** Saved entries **
******

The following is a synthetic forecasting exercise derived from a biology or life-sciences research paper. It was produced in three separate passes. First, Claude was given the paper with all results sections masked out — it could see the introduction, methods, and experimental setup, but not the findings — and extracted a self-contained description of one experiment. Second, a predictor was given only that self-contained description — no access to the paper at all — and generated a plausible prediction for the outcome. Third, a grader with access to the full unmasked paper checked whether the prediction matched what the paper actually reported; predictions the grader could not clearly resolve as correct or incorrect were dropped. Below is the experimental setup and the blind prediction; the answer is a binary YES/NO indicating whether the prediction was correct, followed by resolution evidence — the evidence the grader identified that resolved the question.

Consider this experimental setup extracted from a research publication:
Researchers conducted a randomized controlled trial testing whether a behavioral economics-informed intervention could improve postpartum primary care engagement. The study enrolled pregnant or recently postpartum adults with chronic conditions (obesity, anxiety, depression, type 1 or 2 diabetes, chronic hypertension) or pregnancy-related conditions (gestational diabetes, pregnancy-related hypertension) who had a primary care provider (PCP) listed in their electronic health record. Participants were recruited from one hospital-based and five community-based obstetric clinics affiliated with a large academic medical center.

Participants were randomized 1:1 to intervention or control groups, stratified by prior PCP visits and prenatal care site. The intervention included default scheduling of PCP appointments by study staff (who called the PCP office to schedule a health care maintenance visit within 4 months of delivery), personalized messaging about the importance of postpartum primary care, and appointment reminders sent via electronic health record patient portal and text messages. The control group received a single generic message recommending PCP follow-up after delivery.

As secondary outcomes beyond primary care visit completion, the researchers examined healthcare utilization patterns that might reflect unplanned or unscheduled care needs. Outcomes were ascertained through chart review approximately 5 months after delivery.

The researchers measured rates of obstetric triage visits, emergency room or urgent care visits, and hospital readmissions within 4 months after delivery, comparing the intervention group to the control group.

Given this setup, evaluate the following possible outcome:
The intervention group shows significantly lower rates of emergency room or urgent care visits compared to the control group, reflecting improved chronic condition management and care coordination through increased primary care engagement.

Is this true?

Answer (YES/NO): NO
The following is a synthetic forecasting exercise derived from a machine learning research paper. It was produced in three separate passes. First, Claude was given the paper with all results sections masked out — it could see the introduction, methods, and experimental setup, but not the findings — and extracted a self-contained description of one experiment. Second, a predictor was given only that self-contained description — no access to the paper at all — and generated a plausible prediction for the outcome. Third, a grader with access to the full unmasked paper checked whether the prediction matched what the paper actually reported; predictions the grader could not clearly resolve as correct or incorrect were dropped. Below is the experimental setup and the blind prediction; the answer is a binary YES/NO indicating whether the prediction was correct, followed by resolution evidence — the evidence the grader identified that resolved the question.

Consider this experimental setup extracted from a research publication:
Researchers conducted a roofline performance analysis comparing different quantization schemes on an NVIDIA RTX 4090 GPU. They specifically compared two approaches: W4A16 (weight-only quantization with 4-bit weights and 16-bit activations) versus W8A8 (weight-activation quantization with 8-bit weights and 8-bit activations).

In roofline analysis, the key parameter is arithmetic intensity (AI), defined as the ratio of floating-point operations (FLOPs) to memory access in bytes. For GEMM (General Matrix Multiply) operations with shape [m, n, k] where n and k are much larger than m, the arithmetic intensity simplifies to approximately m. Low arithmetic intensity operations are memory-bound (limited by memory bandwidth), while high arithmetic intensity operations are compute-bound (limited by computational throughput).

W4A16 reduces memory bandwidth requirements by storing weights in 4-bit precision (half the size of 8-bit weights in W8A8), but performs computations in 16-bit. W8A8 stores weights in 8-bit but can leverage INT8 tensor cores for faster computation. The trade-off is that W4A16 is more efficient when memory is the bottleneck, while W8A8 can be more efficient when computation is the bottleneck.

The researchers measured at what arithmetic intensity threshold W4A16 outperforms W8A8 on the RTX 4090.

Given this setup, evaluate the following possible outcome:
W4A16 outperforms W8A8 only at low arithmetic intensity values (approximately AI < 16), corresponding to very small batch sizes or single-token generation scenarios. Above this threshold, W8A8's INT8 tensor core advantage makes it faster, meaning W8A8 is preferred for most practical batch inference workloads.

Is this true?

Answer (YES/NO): NO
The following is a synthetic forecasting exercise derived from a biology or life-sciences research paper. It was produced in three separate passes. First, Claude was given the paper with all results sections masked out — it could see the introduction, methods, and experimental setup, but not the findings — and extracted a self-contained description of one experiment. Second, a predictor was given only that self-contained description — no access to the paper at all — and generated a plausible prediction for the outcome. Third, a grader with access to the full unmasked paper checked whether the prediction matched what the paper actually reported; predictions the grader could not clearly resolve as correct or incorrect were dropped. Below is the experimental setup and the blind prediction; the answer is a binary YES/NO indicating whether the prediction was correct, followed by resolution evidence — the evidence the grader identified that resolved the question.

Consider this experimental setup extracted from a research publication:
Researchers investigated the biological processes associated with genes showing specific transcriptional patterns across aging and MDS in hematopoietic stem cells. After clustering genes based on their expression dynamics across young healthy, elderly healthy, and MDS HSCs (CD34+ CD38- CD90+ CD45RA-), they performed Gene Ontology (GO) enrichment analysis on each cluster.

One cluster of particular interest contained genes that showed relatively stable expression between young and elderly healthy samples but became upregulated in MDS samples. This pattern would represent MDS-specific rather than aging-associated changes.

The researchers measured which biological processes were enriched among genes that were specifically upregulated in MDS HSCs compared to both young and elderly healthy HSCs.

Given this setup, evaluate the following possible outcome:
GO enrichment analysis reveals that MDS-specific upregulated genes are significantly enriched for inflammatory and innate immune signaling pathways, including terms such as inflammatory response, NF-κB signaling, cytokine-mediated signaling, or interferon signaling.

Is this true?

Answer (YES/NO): NO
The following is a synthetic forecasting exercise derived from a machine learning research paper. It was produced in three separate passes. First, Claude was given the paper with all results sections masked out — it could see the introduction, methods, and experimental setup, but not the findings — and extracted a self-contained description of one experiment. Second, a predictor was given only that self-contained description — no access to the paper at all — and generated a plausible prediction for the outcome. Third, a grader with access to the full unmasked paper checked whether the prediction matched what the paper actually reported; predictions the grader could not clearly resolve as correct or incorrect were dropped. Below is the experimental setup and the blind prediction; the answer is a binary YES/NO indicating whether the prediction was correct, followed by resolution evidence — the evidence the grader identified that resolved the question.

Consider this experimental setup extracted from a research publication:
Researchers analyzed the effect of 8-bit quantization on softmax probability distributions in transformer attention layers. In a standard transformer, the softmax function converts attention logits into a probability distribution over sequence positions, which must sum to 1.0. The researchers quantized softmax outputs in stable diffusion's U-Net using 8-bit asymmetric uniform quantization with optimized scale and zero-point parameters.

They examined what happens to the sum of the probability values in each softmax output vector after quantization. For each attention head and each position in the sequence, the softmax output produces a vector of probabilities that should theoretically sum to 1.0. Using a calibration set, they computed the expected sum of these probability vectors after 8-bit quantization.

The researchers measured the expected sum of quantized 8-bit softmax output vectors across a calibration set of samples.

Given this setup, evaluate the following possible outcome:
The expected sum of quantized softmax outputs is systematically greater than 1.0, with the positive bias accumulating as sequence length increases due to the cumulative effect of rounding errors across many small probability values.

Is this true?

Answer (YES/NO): NO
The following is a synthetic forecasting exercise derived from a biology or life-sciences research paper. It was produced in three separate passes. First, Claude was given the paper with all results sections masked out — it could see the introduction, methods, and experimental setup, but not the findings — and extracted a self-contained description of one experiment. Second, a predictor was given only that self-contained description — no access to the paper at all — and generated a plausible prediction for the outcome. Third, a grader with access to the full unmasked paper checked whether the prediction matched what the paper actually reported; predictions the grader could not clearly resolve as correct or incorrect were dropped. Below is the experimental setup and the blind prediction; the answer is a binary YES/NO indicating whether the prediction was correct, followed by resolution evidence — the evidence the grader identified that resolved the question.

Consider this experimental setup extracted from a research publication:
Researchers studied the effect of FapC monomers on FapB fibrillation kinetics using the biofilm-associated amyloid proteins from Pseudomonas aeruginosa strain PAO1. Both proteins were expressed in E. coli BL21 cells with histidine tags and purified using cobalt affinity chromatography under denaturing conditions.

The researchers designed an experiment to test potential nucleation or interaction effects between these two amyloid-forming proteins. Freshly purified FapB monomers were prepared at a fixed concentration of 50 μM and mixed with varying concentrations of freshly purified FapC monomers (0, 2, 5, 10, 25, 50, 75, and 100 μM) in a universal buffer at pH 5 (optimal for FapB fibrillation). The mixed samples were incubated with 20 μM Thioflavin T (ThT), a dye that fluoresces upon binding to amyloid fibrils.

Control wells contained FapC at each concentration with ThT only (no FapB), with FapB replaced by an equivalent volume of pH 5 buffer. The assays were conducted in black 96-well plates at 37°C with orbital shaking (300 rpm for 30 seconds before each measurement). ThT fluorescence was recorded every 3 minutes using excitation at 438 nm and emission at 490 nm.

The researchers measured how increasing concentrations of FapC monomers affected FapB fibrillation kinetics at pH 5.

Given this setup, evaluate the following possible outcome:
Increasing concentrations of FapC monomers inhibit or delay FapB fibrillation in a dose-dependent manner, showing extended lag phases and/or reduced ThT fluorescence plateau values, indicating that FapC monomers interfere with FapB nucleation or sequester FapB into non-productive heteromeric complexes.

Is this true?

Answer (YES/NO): YES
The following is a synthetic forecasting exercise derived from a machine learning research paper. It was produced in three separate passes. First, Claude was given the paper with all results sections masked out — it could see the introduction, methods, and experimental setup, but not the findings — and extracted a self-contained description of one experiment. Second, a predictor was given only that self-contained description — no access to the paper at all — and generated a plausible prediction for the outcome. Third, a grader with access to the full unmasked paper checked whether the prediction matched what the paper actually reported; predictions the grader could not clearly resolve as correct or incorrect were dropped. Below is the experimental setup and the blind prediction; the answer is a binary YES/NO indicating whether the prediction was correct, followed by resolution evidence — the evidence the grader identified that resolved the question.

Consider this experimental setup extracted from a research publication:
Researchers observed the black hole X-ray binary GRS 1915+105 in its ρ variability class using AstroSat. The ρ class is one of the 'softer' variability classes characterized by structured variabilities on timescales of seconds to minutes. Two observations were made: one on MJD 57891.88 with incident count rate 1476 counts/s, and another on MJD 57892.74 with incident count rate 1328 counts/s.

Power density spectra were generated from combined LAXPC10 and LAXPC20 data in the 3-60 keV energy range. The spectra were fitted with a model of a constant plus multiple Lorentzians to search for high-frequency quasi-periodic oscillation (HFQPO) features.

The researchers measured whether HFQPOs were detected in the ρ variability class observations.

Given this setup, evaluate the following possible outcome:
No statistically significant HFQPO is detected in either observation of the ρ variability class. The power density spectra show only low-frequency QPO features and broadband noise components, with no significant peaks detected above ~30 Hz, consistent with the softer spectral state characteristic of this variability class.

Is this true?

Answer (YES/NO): YES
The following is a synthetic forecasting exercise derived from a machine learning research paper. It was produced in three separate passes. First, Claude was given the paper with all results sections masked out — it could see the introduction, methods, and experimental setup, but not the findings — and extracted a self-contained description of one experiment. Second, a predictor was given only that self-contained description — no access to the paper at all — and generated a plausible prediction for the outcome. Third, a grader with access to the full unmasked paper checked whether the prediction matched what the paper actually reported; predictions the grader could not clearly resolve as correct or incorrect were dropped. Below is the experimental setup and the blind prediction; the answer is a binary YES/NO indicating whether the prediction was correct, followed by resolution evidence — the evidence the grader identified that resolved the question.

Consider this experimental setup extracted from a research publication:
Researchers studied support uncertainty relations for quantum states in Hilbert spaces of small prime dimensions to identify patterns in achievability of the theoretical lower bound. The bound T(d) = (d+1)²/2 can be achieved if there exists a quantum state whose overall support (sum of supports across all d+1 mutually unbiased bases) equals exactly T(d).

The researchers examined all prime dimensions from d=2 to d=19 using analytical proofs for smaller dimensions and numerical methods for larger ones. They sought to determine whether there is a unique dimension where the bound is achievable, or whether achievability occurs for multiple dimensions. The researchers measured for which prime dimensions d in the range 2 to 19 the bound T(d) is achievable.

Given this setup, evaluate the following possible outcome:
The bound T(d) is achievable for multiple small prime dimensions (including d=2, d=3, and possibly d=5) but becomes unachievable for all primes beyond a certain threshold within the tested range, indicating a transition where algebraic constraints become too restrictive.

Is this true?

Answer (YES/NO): NO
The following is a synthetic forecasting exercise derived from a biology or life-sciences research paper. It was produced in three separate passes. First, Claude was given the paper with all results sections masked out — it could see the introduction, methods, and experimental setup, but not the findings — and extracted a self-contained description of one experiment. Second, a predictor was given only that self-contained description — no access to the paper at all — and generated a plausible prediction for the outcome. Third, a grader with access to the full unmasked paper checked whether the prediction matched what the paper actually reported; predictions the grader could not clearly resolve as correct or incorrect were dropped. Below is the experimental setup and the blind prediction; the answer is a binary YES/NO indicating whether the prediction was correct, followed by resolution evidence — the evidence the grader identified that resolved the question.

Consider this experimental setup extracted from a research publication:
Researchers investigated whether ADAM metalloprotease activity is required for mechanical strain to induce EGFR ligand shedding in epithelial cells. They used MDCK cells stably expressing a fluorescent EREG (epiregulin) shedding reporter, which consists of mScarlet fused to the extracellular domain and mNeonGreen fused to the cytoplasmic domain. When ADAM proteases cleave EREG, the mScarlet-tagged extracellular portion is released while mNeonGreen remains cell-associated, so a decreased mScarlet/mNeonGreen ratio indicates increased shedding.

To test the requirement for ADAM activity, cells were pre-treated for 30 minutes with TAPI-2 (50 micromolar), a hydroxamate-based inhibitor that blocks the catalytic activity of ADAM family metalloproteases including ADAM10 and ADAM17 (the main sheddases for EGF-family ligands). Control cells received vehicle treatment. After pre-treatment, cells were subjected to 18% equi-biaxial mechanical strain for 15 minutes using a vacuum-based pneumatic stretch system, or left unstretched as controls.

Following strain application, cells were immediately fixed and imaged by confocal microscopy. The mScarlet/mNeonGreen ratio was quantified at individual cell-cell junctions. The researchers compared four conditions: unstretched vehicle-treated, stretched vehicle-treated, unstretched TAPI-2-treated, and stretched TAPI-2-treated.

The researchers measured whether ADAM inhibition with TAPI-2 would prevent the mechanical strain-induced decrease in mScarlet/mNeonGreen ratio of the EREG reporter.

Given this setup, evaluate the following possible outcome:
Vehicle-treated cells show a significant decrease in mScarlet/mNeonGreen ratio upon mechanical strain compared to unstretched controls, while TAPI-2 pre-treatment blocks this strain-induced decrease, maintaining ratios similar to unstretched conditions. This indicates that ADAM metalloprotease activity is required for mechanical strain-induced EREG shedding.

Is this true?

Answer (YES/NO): YES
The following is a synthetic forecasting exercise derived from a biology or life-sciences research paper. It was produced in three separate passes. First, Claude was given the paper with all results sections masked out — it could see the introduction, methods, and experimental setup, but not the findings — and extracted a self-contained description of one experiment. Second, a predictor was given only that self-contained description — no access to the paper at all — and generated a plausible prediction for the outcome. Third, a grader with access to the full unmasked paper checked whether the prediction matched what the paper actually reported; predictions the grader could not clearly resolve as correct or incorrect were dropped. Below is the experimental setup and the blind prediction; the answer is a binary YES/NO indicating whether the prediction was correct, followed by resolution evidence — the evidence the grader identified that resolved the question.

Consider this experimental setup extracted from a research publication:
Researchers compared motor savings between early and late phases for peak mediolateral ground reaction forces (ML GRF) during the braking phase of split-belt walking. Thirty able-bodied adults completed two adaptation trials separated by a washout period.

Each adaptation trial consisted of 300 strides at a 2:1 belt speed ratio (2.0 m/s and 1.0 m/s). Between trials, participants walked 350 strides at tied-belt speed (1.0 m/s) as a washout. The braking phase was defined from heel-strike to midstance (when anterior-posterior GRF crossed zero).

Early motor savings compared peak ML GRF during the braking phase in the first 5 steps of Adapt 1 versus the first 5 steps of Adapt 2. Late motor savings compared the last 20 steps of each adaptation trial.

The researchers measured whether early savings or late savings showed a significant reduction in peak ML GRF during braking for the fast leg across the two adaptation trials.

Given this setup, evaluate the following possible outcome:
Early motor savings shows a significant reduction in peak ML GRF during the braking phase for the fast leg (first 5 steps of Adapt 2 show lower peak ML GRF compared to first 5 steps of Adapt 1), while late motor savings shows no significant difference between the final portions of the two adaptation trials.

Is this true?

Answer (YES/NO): NO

******

** What to work on **
In the answer, give the lines from the first line of the data through the line with "Researchers conducted a randomized", exactly as they appear and with no additions.

** Answer to this exercise **
The following is a synthetic forecasting exercise derived from a biology or life-sciences research paper. It was produced in three separate passes. First, Claude was given the paper with all results sections masked out — it could see the introduction, methods, and experimental setup, but not the findings — and extracted a self-contained description of one experiment. Second, a predictor was given only that self-contained description — no access to the paper at all — and generated a plausible prediction for the outcome. Third, a grader with access to the full unmasked paper checked whether the prediction matched what the paper actually reported; predictions the grader could not clearly resolve as correct or incorrect were dropped. Below is the experimental setup and the blind prediction; the answer is a binary YES/NO indicating whether the prediction was correct, followed by resolution evidence — the evidence the grader identified that resolved the question.

Consider this experimental setup extracted from a research publication:
Researchers conducted a randomized controlled trial testing whether a behavioral economics-informed intervention could improve postpartum primary care engagement. The study enrolled pregnant or recently postpartum adults with chronic conditions (obesity, anxiety, depression, type 1 or 2 diabetes, chronic hypertension) or pregnancy-related conditions (gestational diabetes, pregnancy-related hypertension) who had a primary care provider (PCP) listed in their electronic health record. Participants were recruited from one hospital-based and five community-based obstetric clinics affiliated with a large academic medical center.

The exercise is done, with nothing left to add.